La trilogía de Patricio Guzmán que reconstruye, desde la cámara, el camino al golpe de Pinochet
Dividida en tres partes, la obra «La batalla de Chile» recorre las tensiones políticas y sociales del gobierno de Salvador Allende, articulando el debate parlamentario con las asambleas obreras y con la tradición del Tercer Cine latinoamericano.

El documentalista chileno Patricio Guzmán concibió «La batalla de Chile» como un retrato en tres movimientos de un período que cambió la historia de su país. La película sigue las tensiones que atravesaron el gobierno de Salvador Allende y el proceso que culminó con el golpe de Estado que instaló a Augusto Pinochet en el poder. A lo largo de sus entregas, el filme alterna los registros institucionales con los espacios de organización de los trabajadores, y compone un mosaico del conflicto antes, durante y después de la ruptura institucional.
Una estructura en tres partes
El primer dato para acercarse a la obra es su organización. Se trata de un documental dividido en tres filmes independientes, concebidos como capítulos de un mismo proyecto. Sus títulos son «La insurrección de la burguesía», «El golpe de estado» y «El poder popular». Cada uno enfoca una etapa del conflicto: el avance de los sectores opositores al gobierno de Allende, la concreción de la intervención militar y las respuestas que se articularon desde abajo en ese contexto de ruptura.
- La insurrección de la burguesía: las tensiones que rodearon al gobierno de Allende y la reacción de los sectores de derecha.

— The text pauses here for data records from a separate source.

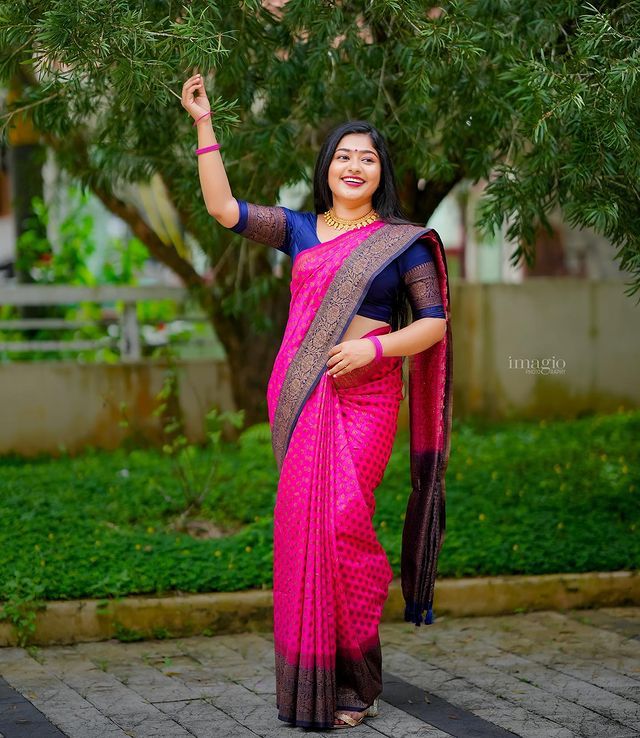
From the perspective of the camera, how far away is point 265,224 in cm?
399

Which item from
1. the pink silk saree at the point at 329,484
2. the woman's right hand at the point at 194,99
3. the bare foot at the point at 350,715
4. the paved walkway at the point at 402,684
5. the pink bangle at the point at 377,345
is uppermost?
the woman's right hand at the point at 194,99

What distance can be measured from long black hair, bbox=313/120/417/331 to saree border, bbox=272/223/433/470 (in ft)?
0.41

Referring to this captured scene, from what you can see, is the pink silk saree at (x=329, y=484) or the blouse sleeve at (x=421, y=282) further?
the blouse sleeve at (x=421, y=282)

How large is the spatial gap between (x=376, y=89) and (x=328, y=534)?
235cm

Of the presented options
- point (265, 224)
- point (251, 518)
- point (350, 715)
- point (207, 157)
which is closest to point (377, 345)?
point (265, 224)

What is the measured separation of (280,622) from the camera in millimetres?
3871

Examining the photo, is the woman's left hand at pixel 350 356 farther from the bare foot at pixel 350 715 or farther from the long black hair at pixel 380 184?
the bare foot at pixel 350 715

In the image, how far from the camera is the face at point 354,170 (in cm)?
395

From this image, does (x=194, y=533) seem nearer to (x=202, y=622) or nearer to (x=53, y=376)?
(x=202, y=622)

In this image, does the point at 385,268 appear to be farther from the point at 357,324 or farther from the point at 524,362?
the point at 524,362

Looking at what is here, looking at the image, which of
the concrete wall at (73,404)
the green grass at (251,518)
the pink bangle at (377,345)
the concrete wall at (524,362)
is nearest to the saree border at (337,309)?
the pink bangle at (377,345)

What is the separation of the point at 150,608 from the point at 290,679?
1.40 metres

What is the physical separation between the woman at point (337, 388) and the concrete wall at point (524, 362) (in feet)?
15.8

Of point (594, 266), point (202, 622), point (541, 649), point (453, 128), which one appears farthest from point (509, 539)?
point (594, 266)
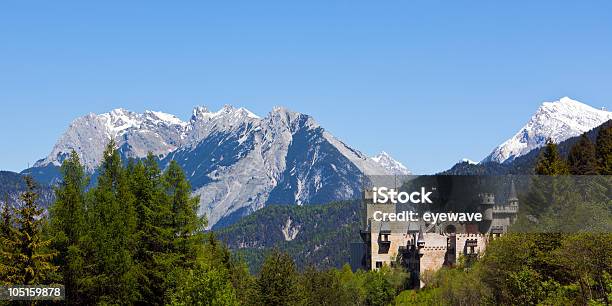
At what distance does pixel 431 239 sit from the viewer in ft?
563

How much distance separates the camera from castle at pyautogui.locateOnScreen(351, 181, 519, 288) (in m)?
158

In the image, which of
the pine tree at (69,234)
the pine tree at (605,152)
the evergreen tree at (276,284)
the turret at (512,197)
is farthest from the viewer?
the turret at (512,197)

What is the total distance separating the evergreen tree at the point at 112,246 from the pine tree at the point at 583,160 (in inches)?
3307

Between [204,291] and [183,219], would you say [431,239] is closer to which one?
[183,219]

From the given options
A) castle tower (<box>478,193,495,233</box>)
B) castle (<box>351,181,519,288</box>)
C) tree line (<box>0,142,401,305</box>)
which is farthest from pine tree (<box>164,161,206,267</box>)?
castle tower (<box>478,193,495,233</box>)

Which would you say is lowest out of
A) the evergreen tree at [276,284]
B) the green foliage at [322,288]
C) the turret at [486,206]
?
the green foliage at [322,288]

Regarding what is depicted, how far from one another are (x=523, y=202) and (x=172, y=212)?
2866 inches

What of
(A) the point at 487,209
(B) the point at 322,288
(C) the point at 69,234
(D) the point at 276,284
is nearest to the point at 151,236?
(C) the point at 69,234

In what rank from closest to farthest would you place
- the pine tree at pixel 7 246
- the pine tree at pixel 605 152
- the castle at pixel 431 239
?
1. the pine tree at pixel 7 246
2. the pine tree at pixel 605 152
3. the castle at pixel 431 239

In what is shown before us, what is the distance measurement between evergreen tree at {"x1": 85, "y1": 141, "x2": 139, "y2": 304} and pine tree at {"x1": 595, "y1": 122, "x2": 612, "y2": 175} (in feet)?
260

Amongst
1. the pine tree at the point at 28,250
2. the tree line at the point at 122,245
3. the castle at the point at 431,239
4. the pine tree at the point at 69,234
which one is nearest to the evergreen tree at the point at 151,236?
Result: the tree line at the point at 122,245

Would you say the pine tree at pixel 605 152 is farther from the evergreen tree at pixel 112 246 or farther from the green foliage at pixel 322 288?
the evergreen tree at pixel 112 246

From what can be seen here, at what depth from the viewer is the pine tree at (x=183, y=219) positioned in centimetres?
8322

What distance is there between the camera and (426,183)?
472 feet
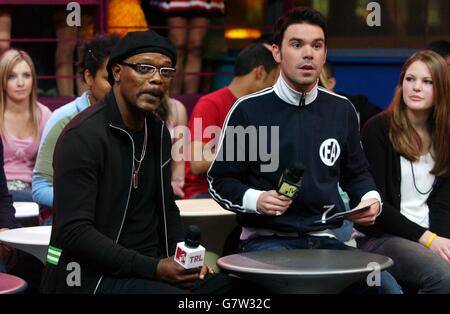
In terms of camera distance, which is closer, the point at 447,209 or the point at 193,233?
the point at 193,233

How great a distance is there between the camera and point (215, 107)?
743cm

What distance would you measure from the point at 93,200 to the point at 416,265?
6.43 feet

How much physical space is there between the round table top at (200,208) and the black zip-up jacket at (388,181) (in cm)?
79

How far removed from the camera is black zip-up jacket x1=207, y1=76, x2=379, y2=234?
5.38 metres

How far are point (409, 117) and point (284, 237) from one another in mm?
1291

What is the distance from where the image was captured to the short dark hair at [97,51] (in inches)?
255

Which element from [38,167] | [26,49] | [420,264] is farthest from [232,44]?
[420,264]

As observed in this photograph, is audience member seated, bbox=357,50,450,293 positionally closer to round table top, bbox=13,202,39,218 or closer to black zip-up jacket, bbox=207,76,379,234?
black zip-up jacket, bbox=207,76,379,234

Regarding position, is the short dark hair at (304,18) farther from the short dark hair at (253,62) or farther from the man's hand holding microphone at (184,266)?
the short dark hair at (253,62)

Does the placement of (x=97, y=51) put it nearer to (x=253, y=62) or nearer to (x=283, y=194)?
(x=253, y=62)

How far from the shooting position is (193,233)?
14.4 ft

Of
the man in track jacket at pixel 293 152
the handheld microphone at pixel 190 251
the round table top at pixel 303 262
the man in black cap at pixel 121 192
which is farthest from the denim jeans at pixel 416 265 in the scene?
the handheld microphone at pixel 190 251

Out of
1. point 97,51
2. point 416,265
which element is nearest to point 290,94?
point 416,265
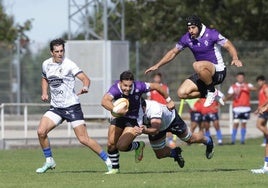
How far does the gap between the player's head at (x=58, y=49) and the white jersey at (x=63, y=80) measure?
0.11 metres

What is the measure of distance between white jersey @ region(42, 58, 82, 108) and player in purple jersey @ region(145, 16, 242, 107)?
1.60 m

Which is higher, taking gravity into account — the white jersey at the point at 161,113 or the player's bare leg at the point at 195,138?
the white jersey at the point at 161,113

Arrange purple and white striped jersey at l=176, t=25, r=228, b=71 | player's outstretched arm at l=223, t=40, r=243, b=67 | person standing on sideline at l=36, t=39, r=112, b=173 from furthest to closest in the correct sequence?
purple and white striped jersey at l=176, t=25, r=228, b=71, player's outstretched arm at l=223, t=40, r=243, b=67, person standing on sideline at l=36, t=39, r=112, b=173

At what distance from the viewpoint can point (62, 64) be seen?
18984mm

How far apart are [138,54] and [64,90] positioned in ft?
74.9

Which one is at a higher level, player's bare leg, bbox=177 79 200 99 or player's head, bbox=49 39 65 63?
player's head, bbox=49 39 65 63

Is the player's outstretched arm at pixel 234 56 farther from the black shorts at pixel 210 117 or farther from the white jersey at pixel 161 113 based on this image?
the black shorts at pixel 210 117

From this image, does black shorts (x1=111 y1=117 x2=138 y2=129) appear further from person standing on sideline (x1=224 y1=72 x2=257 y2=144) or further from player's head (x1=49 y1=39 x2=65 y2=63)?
person standing on sideline (x1=224 y1=72 x2=257 y2=144)

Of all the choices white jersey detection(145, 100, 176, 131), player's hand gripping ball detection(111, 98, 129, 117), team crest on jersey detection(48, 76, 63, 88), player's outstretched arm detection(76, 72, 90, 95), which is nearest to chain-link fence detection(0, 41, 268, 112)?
white jersey detection(145, 100, 176, 131)

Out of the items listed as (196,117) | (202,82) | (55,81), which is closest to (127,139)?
(55,81)

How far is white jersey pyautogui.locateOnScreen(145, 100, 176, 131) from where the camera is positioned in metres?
19.1

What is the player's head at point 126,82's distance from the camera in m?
18.3

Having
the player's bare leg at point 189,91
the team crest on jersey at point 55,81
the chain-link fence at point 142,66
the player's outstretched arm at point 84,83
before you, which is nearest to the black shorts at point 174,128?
the player's bare leg at point 189,91

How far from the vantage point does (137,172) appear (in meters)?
19.6
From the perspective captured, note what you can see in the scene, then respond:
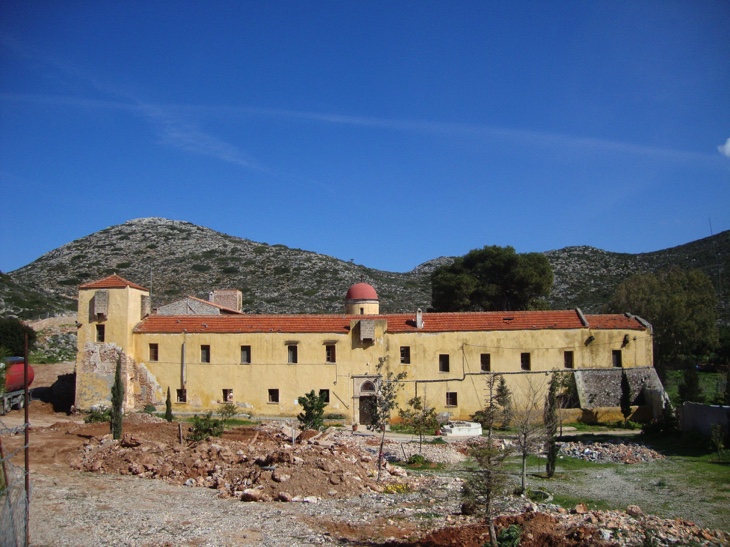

- El golpe de estado: el registro del momento en que las Fuerzas Armadas interrumpieron el orden institucional.
- El poder popular: las discusiones y formas de organización que surgieron entre los trabajadores frente a la crisis.
La cámara acompaña los acontecimientos mientras suceden, lo que confiere al material un carácter de observación directa. Además de los enfrentamientos en torno al gobierno, el documental recoge debates acerca de cómo responder a la situación: cómo se organiza la producción, qué papel juegan las direcciones gremiales y cuáles son los márgenes de acción frente al avance de las posiciones más radicalizadas. Las diferencias internas dentro de la izquierda también forman parte del cuadro, junto con la intervención militar que puso fin al gobierno de Allende.
Ese despliegue permite seguir el conflicto en distintas escalas. Las decisiones y disputas parlamentarias comparten espacio con reuniones obreras en las que se discuten posibles cursos de acción. De este modo, la película incorpora tanto los ámbitos de representación política como las instancias de organización de los trabajadores, y evita reducir el período a una sola mirada.
Un documental hijo del Tercer Cine
La propuesta se inscribe, además, en la corriente conocida como Tercer Cine, surgida en regiones como Latinoamérica, que buscó distanciarse de los intereses comerciales de Hollywood y pensó al cine como herramienta política. En ese marco, el documental aparece como un vehículo para registrar procesos históricos y desarrollar un cine de compromiso explícito. En «La batalla de Chile», esa relación entre cine e historia toma forma a partir de la observación y el montaje del material registrado: la obra reúne distintas perspectivas del conflicto y escenas de violencia, con un tratamiento que combina recursos cinematográficos, periodísticos y explicativos. La pregunta que el material deja abierta —qué buscan los espectadores cuando se acercan a un documental sobre un proceso histórico— sintetiza, en buena medida, la apuesta de Guzmán: ofrecer un archivo vivo antes que una versión cerrada del pasado.